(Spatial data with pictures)
# # # # #

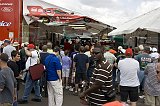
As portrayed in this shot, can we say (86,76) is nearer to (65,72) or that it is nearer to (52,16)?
(65,72)

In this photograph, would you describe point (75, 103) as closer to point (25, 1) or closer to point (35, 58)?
point (35, 58)

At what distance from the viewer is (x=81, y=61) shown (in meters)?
12.9

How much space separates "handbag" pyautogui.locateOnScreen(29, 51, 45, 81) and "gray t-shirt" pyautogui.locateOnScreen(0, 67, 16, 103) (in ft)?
12.7

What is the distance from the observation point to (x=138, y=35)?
22.1 metres

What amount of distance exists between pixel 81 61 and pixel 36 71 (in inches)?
90.4

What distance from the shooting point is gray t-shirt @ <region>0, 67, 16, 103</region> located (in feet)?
22.5

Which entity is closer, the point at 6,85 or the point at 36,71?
the point at 6,85

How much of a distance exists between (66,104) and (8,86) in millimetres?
4709

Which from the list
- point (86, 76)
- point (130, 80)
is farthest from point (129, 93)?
point (86, 76)

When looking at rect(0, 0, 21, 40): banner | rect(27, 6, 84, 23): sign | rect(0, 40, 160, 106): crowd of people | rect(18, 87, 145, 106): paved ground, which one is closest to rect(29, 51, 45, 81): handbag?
rect(0, 40, 160, 106): crowd of people

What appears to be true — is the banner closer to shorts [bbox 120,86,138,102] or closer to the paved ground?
the paved ground

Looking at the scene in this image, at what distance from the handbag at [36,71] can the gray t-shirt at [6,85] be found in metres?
3.86

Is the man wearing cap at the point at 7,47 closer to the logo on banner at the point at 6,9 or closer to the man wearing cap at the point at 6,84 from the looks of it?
the logo on banner at the point at 6,9

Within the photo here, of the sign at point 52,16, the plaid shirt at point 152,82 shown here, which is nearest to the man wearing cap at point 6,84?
the plaid shirt at point 152,82
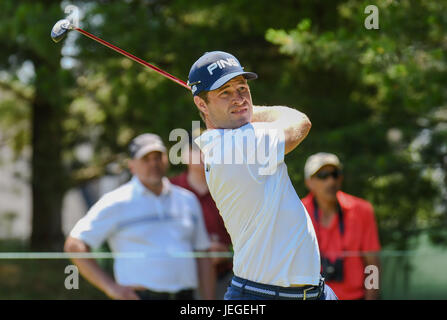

# # # # #

**PROMPT**
Please arrange the lines as a Markdown table with the columns Row and Line, numbering each row and leaving out blank lines and pictures. Begin at the line that has "Is the man wearing" and stop after the last line of the records.

**TASK RESPONSE**
| Row | Line |
|---|---|
| 1 | Is the man wearing cap at the point at 7,47 closer to the logo on banner at the point at 6,9 or closer to the man wearing cap at the point at 6,84 from the looks of it? |
| 2 | the logo on banner at the point at 6,9 |
| 3 | Within the photo here, of the sign at point 52,16, the plaid shirt at point 152,82 shown here, which is nearest to the man wearing cap at point 6,84? |
| 4 | the plaid shirt at point 152,82 |